From Ascension, we turned west and made our next landfall at the Brazilian island of Fernando de Noronha. You can see the island’s distinctive thumb-shaped peak from many miles away and when we were told you could climb it by ladder we did so; it was hair-raising but the views were great.  Bosun birds soared and dived around the top.

We made our Brazilian landfall at Fortaleza.  Unfortunately the place had a reputation for theft and violence; a local couple invited us for dinner and insisted they provide us with a guard who would stay on the boat; when we returned, the guard calmly assured us that he had had to shoot several times but that all was well.  But this was the best shopping opportunity we had had since Cape Town, we stocked up quickly and fled onwards.

Sailing up the northeastern coast of Brazil was exceptionally fast – for much of the time we had a two-knot current in our favour.  For two days we sailed in fresh water: the outflow of the Amazon.  But the skies were overcast, water visibility murky: we decided to give Devil’s Island a miss and made our Caribbean landfall at Tobago.

By now the hurricane season was almost upon us: from Tobago we ducked west and south to position ourselves below ten degrees and spent most of the rest of the year, until November 1988, in Venezuela’s idyllic offshore islands or restocking at urban centres such as Margarita and Puerto La Cruz.. This was a cruising paradise: light winds, friendly people, exceptionally low prices (fuel was cheaper than bottled water).  Occasionally there were hints of darker goings on: at one of the offshore islands, fishermen advised us not to show ourselves after dark, even if we heard engines and other noises; wrecked small planes on shore confirmed that we were on the main South America/Miami drug route. 

 

On land we made a memorable trip via Ciudad Bolivar (the home of Angostura Bitters) to Angel Falls, the highest waterfall in the world.   We spent one night in a rainstorm playing cards and dominoes with our Indian guide, Oscar, and learned to our cost that he had a photographic memory.  When we woke up in the morning the river had risen a metre and was lapping our hammocks; a tiny semi-wild kitten had taken refuge with Jenny.

 

Returning to the Islands, we dodged a hurricane in Grenada then spent some time exploring the island.  Old St George’s, built around a perfect natural harbour called the Carenage, was picturesque but over on the windward coast were the sobering reminders of recent conflict: debris from the then-recernt American invasion, including bullet-riddled Aeroflot biplanes.
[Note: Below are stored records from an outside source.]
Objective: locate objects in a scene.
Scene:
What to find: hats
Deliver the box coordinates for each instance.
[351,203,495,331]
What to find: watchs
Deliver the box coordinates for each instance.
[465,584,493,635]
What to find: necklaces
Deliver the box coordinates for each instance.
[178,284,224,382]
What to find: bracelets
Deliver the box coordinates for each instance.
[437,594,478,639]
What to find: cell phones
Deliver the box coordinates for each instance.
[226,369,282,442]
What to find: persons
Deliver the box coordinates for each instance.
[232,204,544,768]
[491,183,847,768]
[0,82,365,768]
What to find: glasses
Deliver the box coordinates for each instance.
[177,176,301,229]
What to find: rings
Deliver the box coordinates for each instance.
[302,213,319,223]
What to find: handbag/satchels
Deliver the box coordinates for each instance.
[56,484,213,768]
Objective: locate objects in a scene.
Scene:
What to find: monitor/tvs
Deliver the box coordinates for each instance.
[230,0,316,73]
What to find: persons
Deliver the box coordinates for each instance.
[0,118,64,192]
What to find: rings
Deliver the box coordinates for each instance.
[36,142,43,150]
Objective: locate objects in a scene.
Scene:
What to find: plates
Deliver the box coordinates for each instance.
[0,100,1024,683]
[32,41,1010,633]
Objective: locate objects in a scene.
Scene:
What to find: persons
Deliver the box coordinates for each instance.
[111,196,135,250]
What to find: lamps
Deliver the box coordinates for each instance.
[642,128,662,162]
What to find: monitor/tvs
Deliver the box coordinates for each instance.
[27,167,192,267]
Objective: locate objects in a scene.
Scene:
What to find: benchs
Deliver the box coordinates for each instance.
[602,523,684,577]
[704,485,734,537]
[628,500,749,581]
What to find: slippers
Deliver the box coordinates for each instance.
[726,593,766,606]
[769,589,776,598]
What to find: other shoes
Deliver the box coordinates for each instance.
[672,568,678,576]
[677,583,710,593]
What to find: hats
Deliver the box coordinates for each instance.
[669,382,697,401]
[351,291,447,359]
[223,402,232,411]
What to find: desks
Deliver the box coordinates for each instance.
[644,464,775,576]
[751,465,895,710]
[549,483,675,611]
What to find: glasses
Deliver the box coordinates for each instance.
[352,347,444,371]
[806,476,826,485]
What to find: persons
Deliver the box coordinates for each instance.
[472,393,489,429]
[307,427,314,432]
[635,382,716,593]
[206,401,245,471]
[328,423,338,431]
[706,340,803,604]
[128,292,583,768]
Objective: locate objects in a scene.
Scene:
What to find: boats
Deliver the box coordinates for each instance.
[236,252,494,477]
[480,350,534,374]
Schoolchildren in their immaculate uniforms, complete with enamel badeges reading “prefect” or “Hockey team” reminded us that we were back in lands that had once been British.

We then worked our way north through the Windwards: St Vincent, St. Lucia, Dominica, Guadeloupe, Martinique, Montserrat.  From the island of Bequia we rode a traditional trading schooner to Roseau and back, and helped the sailors hoist the sailsd to the rhythm of the latest calypso and reggae hits.It was windier than we had expected but we had none of the mishaps with aggressive “boat boys” about which many yachts complained (and still do); by engaging (and paying) them for small tasks, such as taking our stern lines or rowing us up river for a few hours, we made many friends.  A highlight of the Windwards was exploring a huge and completely overgrown, abandoned 18th century fortress at the north end of Dominica, where piles of shot and cannonball lay abandoned in the undergrowth, cannon sat where their wooden gun carriages had long ago rotted beneath them.